2.1. Almanya’nın Sovyetler Birliği’ne Saldırısına Kadar Türk-Sovyet İlişkiler

2.1.3. Alman-Sovyetler Birliği Görüşmelerinde Türkiye Pazarlığı

23 Ağustos 1939’da Moskova’da imzalanan Alman-Sovyet saldırmazlık paktı ile daha sonra Saraçoğlu Moskova’da iken Ribbentrop’un imzaladığı yine bu iki ülke arasında Doğu Avrupa’daki çıkar bölgelerini saptayan gizli anlaşmalar gerilim yaratmıştı. Özellikle Sovyetlerin Finlandiya ve Romanya konusundaki uygulamaları sert notaların gönderilmesine neden olmuştu. Alman Genelkurmayı, 3 Temmuz 1940’tan itibaren Rusya’ya saldırı planı üzerinde çalışıyordu. Hitler, İngiltere’nin işgalini süresi belirsiz bir şekilde ertelemek zorunda kalınca, 17 Ekim 1940’ta görüşmek üzere Molotov’u Berlin’e çağırmıştı. Almanya; Sovyetler Birliği, Japonya, İtalya arasında çıkar bölgeleri paylaşmasına dayanan dörtlü bir pakt arayışına girmişti. Bu müzakerelerde Almanya, önerilerini “Yeni Nizam” doktrinine oturtuyordu. 12 Kasım günü Ribbentrop, Molotov’la yaptığı konuşmada, İngilizlerin fiilen yenildiğini ama mağlubiyetin itirafının beklendiğini söyleyerek artık sıranın dünyadaki çıkar bölgelerinin bölüşülmesine gelmişti.
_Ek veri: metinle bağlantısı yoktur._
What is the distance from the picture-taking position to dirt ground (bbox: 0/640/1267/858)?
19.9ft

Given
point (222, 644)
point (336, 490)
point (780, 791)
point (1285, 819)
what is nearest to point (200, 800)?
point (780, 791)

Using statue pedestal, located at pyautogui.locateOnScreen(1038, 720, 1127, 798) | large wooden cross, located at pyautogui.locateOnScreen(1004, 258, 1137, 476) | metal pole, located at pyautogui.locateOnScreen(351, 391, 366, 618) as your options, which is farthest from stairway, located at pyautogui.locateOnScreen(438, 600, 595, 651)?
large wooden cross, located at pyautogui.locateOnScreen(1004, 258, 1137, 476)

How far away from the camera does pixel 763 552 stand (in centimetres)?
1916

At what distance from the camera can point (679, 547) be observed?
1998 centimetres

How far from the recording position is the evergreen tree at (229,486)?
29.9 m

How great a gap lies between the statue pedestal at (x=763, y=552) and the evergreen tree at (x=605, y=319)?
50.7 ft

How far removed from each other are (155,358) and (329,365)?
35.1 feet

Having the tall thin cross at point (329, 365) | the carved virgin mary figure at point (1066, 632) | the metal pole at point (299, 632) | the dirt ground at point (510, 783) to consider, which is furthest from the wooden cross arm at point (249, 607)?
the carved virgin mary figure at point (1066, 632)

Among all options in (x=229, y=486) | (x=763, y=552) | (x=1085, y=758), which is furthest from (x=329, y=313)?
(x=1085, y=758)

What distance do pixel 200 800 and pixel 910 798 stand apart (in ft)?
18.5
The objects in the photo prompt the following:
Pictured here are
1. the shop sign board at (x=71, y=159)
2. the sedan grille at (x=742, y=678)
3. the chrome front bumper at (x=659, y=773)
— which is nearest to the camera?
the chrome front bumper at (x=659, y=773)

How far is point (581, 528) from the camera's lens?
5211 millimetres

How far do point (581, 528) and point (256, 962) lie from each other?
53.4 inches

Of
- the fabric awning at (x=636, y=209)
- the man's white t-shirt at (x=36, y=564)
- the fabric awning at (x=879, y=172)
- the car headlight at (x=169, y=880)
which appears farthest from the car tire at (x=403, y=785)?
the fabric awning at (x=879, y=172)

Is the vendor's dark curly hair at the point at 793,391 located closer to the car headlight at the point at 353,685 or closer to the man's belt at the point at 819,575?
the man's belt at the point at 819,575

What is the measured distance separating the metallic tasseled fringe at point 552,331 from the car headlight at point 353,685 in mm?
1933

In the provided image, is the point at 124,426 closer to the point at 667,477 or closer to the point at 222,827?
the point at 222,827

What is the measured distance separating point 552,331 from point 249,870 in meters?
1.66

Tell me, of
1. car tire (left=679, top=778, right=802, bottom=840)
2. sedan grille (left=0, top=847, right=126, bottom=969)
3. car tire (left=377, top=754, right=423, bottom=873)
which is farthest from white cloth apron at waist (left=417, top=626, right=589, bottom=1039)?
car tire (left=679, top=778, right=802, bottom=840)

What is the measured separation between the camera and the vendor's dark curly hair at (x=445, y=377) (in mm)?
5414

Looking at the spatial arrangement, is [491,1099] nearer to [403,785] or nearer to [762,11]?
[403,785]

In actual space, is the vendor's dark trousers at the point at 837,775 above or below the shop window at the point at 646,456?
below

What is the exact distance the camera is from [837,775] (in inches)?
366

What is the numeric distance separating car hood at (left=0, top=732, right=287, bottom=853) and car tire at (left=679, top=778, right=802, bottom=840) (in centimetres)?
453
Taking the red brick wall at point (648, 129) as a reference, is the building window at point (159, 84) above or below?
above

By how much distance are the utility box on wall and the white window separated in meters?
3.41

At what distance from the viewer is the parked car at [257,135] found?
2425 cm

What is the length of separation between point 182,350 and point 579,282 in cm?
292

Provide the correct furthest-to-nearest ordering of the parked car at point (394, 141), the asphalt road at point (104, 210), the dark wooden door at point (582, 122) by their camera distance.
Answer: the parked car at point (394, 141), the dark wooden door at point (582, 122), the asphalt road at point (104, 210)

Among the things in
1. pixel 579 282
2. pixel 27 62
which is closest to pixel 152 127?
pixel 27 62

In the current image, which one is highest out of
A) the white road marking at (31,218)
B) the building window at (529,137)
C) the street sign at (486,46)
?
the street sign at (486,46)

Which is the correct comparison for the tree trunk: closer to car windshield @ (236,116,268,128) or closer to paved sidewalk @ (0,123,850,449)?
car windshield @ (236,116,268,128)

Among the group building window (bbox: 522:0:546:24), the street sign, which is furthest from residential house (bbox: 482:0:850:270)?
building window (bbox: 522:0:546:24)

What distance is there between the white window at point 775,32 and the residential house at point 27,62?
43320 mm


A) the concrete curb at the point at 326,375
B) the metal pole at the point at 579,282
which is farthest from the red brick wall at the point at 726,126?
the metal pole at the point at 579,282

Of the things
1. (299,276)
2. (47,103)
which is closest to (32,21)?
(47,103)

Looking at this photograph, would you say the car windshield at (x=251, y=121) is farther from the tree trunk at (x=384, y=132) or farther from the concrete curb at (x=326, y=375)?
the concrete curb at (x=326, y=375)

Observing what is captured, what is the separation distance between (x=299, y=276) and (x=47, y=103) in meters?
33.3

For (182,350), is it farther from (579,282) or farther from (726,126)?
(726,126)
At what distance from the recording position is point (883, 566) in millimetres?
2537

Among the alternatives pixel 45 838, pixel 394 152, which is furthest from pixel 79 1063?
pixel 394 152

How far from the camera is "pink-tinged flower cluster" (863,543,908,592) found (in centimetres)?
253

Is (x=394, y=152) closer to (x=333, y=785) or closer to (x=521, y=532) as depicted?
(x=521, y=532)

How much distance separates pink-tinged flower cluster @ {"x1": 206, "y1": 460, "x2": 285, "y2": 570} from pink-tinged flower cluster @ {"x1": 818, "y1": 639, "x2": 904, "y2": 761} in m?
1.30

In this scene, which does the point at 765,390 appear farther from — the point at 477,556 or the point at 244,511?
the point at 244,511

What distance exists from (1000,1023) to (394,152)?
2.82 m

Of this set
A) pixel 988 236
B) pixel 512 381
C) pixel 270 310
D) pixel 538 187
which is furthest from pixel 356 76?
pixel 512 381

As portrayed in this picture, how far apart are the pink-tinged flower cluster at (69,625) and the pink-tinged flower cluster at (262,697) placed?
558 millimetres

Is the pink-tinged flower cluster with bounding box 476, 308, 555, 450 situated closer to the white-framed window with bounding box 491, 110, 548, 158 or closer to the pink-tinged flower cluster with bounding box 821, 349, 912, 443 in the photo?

Almanya, Avrupa’da yeni nizamı kurduktan sonra kendisi için yeni hayat sahası olarak Orta Afrika’yı düşünmüştü. Bunun dışındaki alanlarda Büyük Asya alanının oluşturulmasında Sovyetler kendi isteklerini rahatça formüle edebilecekti. Almanya, Sovyetlerin güneyde açık denize çıkmasını uygun görüyordu. Bu güney denizi Hint Okyanusu ya da Basra körfezi olabilirdi. Ama Rusların düşündüğü güney denizi faklıydı. Onlar Boğazların denetiminde söz sahibi olmayı, Bulgaristan ve Romanya’daki çıkarlarına da açıklık kazandırılmasını istemişti. Molotov’un bu konudaki ısrarı karşısında kızan Hitler, “Eğer Almanya Rusya’yla

hesaplaşacak bir saha ararsa, bunun için Boğazlara ihtiyaç duymaz” demişti.106

13 Kasım’da Ribbentrop’la Molotov arasındaki görüşmede Almanlar, Montreux Sözleşmesi’nde, Sovyetlerin savaş filolarını her zaman sınırlama olmadan geçirme hakkına sahip olmasının yanı sıra, Karadeniz’de kıyısı olmayan tüm ülkelere Karadeniz’in kapanmasını sağlayacak değişikliklerin yapılmasını önermişlerdi. Balkanlardaki durum ise Molotov’u hiç tatmin etmemişti. Molotov Dörtlü Anlaşmayı imzalamadan Rusya’ya dönmüştü.107

106 Altan ÖYMEN, Milliyet Gazetesi, 26 Eylül 1967, s.5

107 İlhan TEKELİ, Selim İLKİN, Dış Siyaseti ve Askeri Stratejileriyle İkinci Dünya Savaşı Türkiye’si, I.Cilt,

13 Kasım gecesi gecesi Molotov, Ribbentrop ile son bir görüşme yapmıştı. Bu defa Molotov’a, Rusya’nın Üçlü Pakta katılması ile ilgili bir anlaşma tasarısı verilmişti. Anlaşmanın bir numaralı gizli protokolü, dört devletin nüfuz mıntıkalarını tespit etmekteydi. Rus nüfuz mıntıkasının “Rus ülkesinin güneyinde Hint okyanusu istikametinde” olacağı gösterilmişti.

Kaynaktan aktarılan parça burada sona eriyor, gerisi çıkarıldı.